TERMS & CONDITIONS OF PURCHASE ORDERS

1. Definitions and Interpretation

In these terms and conditions, unless the context otherwise requires:

(a) ‘Benthic’ means the entity issuing the Purchase Order which, as the case may be is either, Benthic Geotech Pty Ltd (Australia), or Benthic Australasia Pty Ltd (Australia), or Benthic Singapore Pte Ltd (Singapore), or Benthic USA, LLC (USA), or Benthic Admin Services (Cayman Islands), or Benthic Limited (United Kingdom), or Benthic do Brasil (Brazil) or Benthic Geoscience International Limited (Republic of Ireland). The entity issuing this Purchase Order will be the only entity liable for payment of the Goods or Services.

(b) ‘Delivery Date(s)’ means, in the case of Goods, the date(s) for their delivery and, in the case of Services, the date(s) for their performance, as specified in the Purchase Order;

(c) ‘Goods’ means the goods or final product (if any) described in the Purchase Order;

(d) ‘Purchase Order’ means the document headed Purchase Order prepared by Benthic, describing the Goods and/or Services to be supplied by the Supplier and appended by these terms and conditions (which may be amended by Benthic from time to time);

(e) ‘Services’ means the services (if any) described in the Purchase Order together with any specifications, drawings or other documents or materials attached to, accompanying, or referred to, whether in hard copy or electronic form;

(f) ‘Supplier’ means the person or entity described as the addressee in the Purchase Order from where the Goods or Services are ordered;

(g) ‘Warranty Period’ means the greater of one (1) year or the period specified in the Purchase Order commencing, in the case of Goods, on the date of their delivery to Benthic and, in the case of Services, on the date of completion of their performance by the Supplier;

(h) a word, phrase or expression has the meaning given to it in the edition of ‘INCOTERMS’ current at the Purchase Order date.

2. General Matters

2.1 By accepting the Purchase Order and/or supplying the Goods and/or Services, the Supplier acknowledges and agrees that:

(a) the Goods and/or Services will be, or have been, supplied on and subject to these terms and conditions; and

(b) no terms and conditions contained in or deemed to be incorporated by any document of, or any form of written, electronic or oral communication from, the Supplier (‘Materials’), will apply to, override or amend in any way these terms and conditions, regardless of whether the Materials were in existence, or were provided to Benthic, before, on or after, the date of the Purchase Order.

2.2 The Supplier acknowledges and agrees that it has carefully examined all specifications, drawings and other documents or materials that form part of the Purchase Order, and has fully satisfied it regarding all conditions, risks, contingencies and other circumstances that might affect in any way the supply of the Goods and/or Services.

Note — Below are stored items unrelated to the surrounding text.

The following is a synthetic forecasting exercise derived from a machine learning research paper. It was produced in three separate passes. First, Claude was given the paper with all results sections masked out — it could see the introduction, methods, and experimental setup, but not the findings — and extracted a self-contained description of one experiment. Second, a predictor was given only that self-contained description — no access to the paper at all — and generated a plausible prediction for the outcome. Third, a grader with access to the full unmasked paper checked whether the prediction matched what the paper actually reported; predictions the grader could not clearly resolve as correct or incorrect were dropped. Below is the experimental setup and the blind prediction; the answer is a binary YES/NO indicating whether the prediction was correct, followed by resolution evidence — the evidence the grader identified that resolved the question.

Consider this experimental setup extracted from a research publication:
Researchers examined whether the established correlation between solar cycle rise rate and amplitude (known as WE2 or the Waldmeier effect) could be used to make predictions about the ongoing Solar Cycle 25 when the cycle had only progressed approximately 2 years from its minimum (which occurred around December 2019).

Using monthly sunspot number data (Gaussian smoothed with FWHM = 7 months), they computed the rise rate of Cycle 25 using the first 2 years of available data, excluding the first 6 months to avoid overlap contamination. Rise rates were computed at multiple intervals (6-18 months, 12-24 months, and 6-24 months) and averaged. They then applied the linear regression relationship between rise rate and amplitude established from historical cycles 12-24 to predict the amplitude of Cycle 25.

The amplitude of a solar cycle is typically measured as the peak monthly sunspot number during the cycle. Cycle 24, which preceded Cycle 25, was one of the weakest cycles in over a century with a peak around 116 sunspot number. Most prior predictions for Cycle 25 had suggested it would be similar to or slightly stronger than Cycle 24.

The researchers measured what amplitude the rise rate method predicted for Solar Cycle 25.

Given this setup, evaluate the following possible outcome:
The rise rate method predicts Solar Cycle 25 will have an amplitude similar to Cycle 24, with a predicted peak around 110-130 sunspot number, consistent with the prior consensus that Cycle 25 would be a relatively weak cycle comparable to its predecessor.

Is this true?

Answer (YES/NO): NO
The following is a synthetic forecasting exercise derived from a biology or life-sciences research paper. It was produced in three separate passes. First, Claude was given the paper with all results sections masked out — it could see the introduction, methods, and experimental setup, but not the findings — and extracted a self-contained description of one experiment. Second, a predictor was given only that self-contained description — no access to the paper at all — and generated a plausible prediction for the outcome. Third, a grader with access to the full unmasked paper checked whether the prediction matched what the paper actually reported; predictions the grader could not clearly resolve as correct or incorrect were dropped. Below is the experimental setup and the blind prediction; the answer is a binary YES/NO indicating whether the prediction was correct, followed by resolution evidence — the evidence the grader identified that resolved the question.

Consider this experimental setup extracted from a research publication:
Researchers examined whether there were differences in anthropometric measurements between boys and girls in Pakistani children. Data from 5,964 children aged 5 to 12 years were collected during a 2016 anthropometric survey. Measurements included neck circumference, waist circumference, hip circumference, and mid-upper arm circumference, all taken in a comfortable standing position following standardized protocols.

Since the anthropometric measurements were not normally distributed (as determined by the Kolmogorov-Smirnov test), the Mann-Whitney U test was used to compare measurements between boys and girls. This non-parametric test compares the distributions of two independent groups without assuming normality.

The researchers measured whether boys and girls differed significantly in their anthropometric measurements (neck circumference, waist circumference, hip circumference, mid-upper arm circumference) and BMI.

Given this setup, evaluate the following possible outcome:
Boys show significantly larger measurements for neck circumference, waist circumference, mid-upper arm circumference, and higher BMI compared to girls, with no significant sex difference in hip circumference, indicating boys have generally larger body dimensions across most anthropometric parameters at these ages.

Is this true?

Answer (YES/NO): NO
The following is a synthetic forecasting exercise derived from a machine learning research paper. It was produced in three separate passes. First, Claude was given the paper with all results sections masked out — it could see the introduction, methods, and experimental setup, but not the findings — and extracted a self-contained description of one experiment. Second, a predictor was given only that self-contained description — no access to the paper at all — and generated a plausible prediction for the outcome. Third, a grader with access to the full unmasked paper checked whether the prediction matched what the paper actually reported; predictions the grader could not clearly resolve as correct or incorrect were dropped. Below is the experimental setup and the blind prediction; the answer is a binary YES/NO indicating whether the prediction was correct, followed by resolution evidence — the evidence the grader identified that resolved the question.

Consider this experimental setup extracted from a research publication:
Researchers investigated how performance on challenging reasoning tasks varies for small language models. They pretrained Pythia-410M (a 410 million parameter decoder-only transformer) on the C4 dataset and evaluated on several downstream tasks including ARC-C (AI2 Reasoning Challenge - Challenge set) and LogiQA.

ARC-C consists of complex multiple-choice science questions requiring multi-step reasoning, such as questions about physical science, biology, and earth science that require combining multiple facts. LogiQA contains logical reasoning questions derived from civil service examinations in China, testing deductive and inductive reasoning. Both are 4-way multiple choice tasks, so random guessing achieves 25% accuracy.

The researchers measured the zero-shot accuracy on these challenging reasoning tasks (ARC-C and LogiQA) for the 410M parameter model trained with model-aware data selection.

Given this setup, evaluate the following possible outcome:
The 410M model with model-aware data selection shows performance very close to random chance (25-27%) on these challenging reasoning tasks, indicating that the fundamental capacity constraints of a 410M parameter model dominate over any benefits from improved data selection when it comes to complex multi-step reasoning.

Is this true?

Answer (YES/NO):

If the Supplier discovers any  ambiguity in the Purchase Order, it will immediately notify Benthic. Benthic will then determine the correct interpretation of the Purchase Order.

2.3 All specifications, drawings and other documents, materials and information provided by Benthic to the Supplier in relation to the Purchase Order are confidential to, and remain the property of, Benthic or its customers (as the case may be). Such specifications, drawings and other documents, materials and information, and the prices, terms and conditions of the Purchase Order, must not be disclosed to any third party without Benthic’s prior written consent and must be used by the Supplier solely for the performance of its obligations to Benthic. The Supplier’s obligations under this clause 2.3 are continuing obligations and will survive completion or termination of the Purchase Order.

3. Insurance and Indemnification

3.1 The Supplier will effect and maintain the policies of insurance specified in the Purchase Order (if any) and/or, in any event, sufficient to cover its liabilities under the Purchase Order to the extent that the liabilities are insurable.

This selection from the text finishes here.